Vikram Brar: Not at this moment. Given the current economic conditions, no.
Ash Patel: Yeah. If this was not an interest-only loan, would it have made sense in terms of returns?
Vikram Brar: It always makes sense on what’s happening in the market. There are some factors; we are all doing pro forma, we are all doing forecasts. However, the market does what the market does, right? There’s a forecast and then there’s what is actually happening. So this is something that we continue to evaluate on our properties. The initial properties that we’re discussing – and Princi brings in a lot of that accounting rigor to that whole thing. She looks at it and says, “Okay, what are we looking at? What are the returns we’re looking at? What are we looking at from an investor perspective? Are we able to give them the velocity of the return and go invest in another deal?”. So these things are constantly being evaluated. We had a property that we were not planning to sell. That was earlier on in our portfolio. However, 2020 changed things [unintelligible [00:10:46].23] and maybe Princi can speak a little bit more about it.
Princi Gill: Which one are we talking about? The brands?
Vikram Brar: Yeah.
Princi Gill: Yeah, so what we do as a company is, because we do property management in-house, we have so many knobs and buttons that we can turn on, on a monthly basis. So we are very, very close to our accounting. We look at our books, and we look at our NOIs on a monthly basis, like everybody else should do. And then based on those, we make our decisions… Three months, what is it that we are doing? Six months, what is it that we are doing? For one of our properties – yes, it still has that $20,000, $30,000 of income left on the table, but at the same time, looking at the market condition, looking at from where we started to where we have already bought it on, we feel it’s the right time to sell, because we want to leave something on the table for the next buyer as well. At the same time, it is also in that… The year of the asset is something that we are also looking to exit, right? As we are growing as a company, we are looking at a portfolio and looking at the 1960’s assets, and we feel we have done enough renovation on that community, and it’s time for us to go for a sale in the market with that.
Ash Patel: Princi, what is your role with the company?
Princi Gill: The way me and Vikram work is every year we define our roles, because we want to make sure that we have very clear lines of what he’s doing versus what I’m doing. So last year, I was handling a lot on the construction side, design and all of that stuff, which – the design element I still keep it to myself, but since mid-last year to this year, I’ve been heavily involved in the property management side of business and accounting. So that’s what I do, it’s the day-to-day operations, versus Vikram is involved in acquisitions, and Vikram is involved in construction management.

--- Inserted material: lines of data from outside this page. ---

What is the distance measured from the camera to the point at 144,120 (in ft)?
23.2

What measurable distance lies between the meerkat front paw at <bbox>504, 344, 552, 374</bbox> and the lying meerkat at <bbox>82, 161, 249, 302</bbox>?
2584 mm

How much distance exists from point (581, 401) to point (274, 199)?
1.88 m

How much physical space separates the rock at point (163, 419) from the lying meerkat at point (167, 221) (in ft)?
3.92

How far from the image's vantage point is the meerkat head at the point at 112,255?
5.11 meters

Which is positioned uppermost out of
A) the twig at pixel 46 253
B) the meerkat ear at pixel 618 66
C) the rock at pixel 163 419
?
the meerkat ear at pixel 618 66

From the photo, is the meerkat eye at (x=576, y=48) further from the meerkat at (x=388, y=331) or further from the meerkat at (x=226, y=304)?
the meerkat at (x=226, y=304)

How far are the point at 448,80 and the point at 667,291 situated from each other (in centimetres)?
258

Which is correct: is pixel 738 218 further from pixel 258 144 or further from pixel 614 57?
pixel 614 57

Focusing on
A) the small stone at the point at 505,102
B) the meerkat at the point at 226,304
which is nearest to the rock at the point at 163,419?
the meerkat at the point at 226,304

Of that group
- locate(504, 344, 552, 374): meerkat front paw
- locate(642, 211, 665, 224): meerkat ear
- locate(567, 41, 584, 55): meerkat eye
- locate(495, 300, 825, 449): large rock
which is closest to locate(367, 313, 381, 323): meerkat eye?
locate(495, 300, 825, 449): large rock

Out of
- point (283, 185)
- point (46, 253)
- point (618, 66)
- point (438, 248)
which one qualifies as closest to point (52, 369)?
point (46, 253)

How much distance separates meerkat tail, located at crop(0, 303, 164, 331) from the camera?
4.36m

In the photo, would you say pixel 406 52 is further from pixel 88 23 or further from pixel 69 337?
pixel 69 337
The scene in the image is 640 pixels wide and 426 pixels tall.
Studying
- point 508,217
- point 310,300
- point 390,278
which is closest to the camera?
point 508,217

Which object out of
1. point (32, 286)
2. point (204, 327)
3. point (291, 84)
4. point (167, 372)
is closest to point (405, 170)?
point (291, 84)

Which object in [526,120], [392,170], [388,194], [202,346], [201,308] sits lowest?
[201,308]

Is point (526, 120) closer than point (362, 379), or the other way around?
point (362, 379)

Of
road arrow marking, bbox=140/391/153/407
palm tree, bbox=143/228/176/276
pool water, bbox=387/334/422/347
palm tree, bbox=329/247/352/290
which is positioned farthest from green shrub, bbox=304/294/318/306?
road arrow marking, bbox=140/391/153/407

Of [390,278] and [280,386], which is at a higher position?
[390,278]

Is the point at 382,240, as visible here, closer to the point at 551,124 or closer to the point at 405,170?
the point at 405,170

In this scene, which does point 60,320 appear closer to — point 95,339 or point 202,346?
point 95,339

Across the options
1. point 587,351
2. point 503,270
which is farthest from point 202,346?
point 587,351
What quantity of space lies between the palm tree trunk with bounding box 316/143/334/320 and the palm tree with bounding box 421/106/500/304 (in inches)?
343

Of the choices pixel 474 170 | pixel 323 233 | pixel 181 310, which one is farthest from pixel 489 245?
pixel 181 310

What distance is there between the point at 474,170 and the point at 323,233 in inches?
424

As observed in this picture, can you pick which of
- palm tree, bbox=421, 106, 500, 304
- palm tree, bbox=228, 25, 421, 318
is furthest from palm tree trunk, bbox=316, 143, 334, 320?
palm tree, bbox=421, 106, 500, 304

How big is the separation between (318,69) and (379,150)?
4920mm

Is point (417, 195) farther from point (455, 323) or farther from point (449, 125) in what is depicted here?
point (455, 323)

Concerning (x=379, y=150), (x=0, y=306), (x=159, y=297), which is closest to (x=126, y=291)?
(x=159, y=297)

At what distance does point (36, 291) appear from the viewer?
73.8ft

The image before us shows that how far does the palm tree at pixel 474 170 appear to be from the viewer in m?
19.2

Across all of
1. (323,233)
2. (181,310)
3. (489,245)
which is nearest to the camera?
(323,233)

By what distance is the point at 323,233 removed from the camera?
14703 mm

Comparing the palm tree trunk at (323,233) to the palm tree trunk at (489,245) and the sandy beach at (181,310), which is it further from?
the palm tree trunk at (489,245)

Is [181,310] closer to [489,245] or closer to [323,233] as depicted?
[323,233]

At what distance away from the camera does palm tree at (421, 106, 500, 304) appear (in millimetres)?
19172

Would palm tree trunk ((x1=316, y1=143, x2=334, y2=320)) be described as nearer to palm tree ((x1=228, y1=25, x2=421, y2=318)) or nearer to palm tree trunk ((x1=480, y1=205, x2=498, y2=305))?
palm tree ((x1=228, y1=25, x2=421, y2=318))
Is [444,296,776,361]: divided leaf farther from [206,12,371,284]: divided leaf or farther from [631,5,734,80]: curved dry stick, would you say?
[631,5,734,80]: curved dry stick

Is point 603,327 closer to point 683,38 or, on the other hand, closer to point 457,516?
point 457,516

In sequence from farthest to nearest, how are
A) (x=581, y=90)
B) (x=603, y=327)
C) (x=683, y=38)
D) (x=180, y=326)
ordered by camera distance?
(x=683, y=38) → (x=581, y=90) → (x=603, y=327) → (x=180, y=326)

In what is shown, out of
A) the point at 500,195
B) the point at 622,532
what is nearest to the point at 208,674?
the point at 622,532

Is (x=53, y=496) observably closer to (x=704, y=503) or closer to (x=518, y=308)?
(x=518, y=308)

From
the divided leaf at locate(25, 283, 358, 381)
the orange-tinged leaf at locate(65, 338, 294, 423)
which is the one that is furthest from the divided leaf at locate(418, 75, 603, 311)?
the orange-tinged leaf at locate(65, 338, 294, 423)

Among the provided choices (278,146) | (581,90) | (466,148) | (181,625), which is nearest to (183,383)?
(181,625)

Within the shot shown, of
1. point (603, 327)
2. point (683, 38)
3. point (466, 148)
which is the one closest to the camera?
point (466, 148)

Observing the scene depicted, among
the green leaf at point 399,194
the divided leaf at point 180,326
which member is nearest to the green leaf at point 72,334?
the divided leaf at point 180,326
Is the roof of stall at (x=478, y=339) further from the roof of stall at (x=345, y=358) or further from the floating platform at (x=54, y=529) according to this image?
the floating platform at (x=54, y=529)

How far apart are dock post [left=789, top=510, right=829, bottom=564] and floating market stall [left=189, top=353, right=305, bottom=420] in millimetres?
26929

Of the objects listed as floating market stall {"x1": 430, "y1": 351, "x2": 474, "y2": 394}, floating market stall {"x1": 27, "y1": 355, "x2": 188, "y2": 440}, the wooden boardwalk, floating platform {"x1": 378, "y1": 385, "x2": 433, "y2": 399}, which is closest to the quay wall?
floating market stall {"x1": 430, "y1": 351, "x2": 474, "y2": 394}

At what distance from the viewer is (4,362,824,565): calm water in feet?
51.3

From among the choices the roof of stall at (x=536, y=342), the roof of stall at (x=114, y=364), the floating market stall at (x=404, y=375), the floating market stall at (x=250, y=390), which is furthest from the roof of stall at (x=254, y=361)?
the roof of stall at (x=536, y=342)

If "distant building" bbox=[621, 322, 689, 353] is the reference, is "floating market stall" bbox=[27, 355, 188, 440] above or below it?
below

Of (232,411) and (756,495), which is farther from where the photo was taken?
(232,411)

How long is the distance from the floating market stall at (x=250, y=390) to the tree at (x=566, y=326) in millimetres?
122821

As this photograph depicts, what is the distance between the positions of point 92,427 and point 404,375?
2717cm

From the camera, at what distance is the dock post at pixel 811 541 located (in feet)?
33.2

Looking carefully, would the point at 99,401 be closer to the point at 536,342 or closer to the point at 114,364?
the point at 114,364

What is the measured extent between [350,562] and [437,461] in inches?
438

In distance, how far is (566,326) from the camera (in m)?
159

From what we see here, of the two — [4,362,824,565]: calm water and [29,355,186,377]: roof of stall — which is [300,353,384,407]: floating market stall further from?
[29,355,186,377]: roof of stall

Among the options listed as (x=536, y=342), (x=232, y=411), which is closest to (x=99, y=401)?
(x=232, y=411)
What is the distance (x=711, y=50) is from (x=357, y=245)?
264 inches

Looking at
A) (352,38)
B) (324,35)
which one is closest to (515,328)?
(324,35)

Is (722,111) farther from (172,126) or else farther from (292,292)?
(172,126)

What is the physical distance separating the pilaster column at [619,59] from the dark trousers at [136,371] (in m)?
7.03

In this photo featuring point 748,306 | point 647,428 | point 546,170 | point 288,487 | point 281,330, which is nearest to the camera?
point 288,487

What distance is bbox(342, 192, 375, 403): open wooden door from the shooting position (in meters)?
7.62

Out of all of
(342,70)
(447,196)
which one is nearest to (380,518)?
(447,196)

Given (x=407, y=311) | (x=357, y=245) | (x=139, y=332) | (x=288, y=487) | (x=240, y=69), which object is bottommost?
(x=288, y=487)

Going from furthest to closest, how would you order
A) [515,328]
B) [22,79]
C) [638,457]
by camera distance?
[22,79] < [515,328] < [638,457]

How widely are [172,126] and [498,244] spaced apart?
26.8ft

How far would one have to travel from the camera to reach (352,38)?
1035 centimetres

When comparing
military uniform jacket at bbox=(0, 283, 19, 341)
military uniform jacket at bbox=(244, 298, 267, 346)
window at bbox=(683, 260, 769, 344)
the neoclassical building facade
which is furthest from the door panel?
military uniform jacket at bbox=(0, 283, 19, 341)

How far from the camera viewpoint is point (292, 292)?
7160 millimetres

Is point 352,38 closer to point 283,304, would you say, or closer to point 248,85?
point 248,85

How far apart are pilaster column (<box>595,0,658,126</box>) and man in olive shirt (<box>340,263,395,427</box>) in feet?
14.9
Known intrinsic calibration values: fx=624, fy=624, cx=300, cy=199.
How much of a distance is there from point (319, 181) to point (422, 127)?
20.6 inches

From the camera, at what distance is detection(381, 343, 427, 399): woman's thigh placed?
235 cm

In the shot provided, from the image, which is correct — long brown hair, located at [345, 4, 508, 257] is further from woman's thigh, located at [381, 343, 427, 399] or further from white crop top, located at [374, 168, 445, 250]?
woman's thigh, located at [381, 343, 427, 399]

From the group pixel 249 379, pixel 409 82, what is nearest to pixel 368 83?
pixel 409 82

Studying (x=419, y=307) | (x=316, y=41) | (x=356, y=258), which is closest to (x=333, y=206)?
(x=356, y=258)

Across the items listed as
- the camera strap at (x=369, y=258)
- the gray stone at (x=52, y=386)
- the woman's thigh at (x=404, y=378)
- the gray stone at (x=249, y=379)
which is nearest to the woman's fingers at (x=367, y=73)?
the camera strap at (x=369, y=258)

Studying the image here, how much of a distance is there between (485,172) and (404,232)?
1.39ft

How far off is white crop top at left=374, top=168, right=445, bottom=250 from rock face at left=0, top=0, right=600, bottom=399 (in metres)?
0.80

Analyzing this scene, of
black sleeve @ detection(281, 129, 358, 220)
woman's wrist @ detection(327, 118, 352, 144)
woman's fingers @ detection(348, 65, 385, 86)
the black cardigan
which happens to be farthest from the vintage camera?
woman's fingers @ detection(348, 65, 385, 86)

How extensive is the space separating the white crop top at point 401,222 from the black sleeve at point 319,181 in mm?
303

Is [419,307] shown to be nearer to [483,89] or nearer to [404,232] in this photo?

Ash Patel: And Vikram, did you come to a point where you had to quit your job as well, or are you still working?
Vikram Brar: Yeah. No, no, I had to quit my job when Princi had to quit, back in 2019. However, I was working at a startup, as I mentioned. So startups are like — they’re dependent on, you know, the core groups that’s there. So you know, I had a heart-to-heart with my CEO. There were certain things that we wanted to get done and accomplish, and we had a very open conversation. He said, “Hey, if you can get me here, I understand what you’re trying to do, and I support what you’re trying to do, and I would be as flexible as it needs to be, as long as you’re flexible”, and that was something that we mutually agreed on. And the beauty of it was I was able to accomplish and finish what I’d started with the startup and get it done for my essentially boss and the owner of the company and the founder, versus also dedicate a certain time to our business. So I was able to manage both at the same time.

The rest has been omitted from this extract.